You'll need two portions of salmon (skin peeled is optional)
2 TBS of butter
Lemon Pepper
Lemon juice or lemon slices (2)
Tin foil

Appetite.

1.) Preheat oven to 425 with rack in middle slot.
2.) Pepper Salmon portions with lemon pepper - make sure you get both sides.
3.) place Salmon on foil sheet (big enough to wrap the salmon in) - optional: lay two slices of lemon on the foil with Salmon on top of them.)
4.) Place 1-TBS of butter on top of the salmon - wrap the salmon in foil, tighly, making sure no air can escape.

5.) Place in overn at 425 for 10 minutes.
6.) After ten minute mark, reduce heat to 325 and cook for 20-30 minutes.
7.) Take out of oven, DO NOT UNWRAP YET!

8.) Prep whatever else you are having with the meal. I recommend esparagus or rice. Baby potatoes are good. For a sauce, I recommend Lemon Sauce from Knorr's...but it's hard to find. A good hollandaise sauce is good with it as a substitute.
9.) Remove salmon from foil (careful...it's VERY HOT) and pour sauce on vegetables/rice and salmon.

SERVE.

10.) Smoke a nice mild/medium cigar after you've eaten.

Enjoy guys and gals!!!

KASR


----------



## M1903A1 (Jun 7, 2006)

A good variation is to sprinkle lemon juice on one side of the salmon and then liberally sprinkle it with dill weed before baking.

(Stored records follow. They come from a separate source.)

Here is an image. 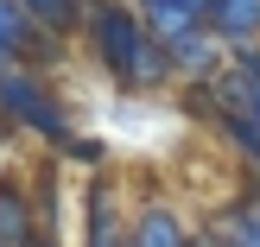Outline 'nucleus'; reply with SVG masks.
Returning <instances> with one entry per match:
<instances>
[{"label":"nucleus","mask_w":260,"mask_h":247,"mask_svg":"<svg viewBox=\"0 0 260 247\" xmlns=\"http://www.w3.org/2000/svg\"><path fill=\"white\" fill-rule=\"evenodd\" d=\"M95 32H102V57H108L127 83H152V76H165V51L152 45L127 13L102 7V13H95Z\"/></svg>","instance_id":"obj_1"},{"label":"nucleus","mask_w":260,"mask_h":247,"mask_svg":"<svg viewBox=\"0 0 260 247\" xmlns=\"http://www.w3.org/2000/svg\"><path fill=\"white\" fill-rule=\"evenodd\" d=\"M0 95H7V108H19L32 127H45V133H63V114H51V108H45V95H38L25 76H0Z\"/></svg>","instance_id":"obj_2"},{"label":"nucleus","mask_w":260,"mask_h":247,"mask_svg":"<svg viewBox=\"0 0 260 247\" xmlns=\"http://www.w3.org/2000/svg\"><path fill=\"white\" fill-rule=\"evenodd\" d=\"M203 13H210V25L229 32V38H248L260 25V0H203Z\"/></svg>","instance_id":"obj_3"},{"label":"nucleus","mask_w":260,"mask_h":247,"mask_svg":"<svg viewBox=\"0 0 260 247\" xmlns=\"http://www.w3.org/2000/svg\"><path fill=\"white\" fill-rule=\"evenodd\" d=\"M146 13H152V25L165 38H184V25L203 19V0H146Z\"/></svg>","instance_id":"obj_4"},{"label":"nucleus","mask_w":260,"mask_h":247,"mask_svg":"<svg viewBox=\"0 0 260 247\" xmlns=\"http://www.w3.org/2000/svg\"><path fill=\"white\" fill-rule=\"evenodd\" d=\"M134 247H184V241H178V222H172L165 209H146V216H140V241H134Z\"/></svg>","instance_id":"obj_5"},{"label":"nucleus","mask_w":260,"mask_h":247,"mask_svg":"<svg viewBox=\"0 0 260 247\" xmlns=\"http://www.w3.org/2000/svg\"><path fill=\"white\" fill-rule=\"evenodd\" d=\"M19 235H25V209H19V197H0V241L19 247Z\"/></svg>","instance_id":"obj_6"},{"label":"nucleus","mask_w":260,"mask_h":247,"mask_svg":"<svg viewBox=\"0 0 260 247\" xmlns=\"http://www.w3.org/2000/svg\"><path fill=\"white\" fill-rule=\"evenodd\" d=\"M19 38H25V13L13 7V0H0V51L19 45Z\"/></svg>","instance_id":"obj_7"},{"label":"nucleus","mask_w":260,"mask_h":247,"mask_svg":"<svg viewBox=\"0 0 260 247\" xmlns=\"http://www.w3.org/2000/svg\"><path fill=\"white\" fill-rule=\"evenodd\" d=\"M229 241H235V247H260V209H254V216H241V222L229 228Z\"/></svg>","instance_id":"obj_8"},{"label":"nucleus","mask_w":260,"mask_h":247,"mask_svg":"<svg viewBox=\"0 0 260 247\" xmlns=\"http://www.w3.org/2000/svg\"><path fill=\"white\" fill-rule=\"evenodd\" d=\"M13 7H32V13H45V19H70V7H76V0H13Z\"/></svg>","instance_id":"obj_9"}]
</instances>
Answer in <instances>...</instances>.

When I can find reasonably priced salmon, it's one of my favorites.:dr


----------



## SD Beerman (Feb 13, 2006)

Do I have to impress my girl/date and wife at the same time?


----------



## 68TriShield (May 15, 2006)

sounds good mmmmmm...


----------



## scotth (Jul 1, 2006)

SD Beerman said:


> Do I have to impress my girl/date and wife at the same time?


:r

You've already landed the wife so impress the girl. 

That recipe sounds really good. Thanks for sharing.

Scott


----------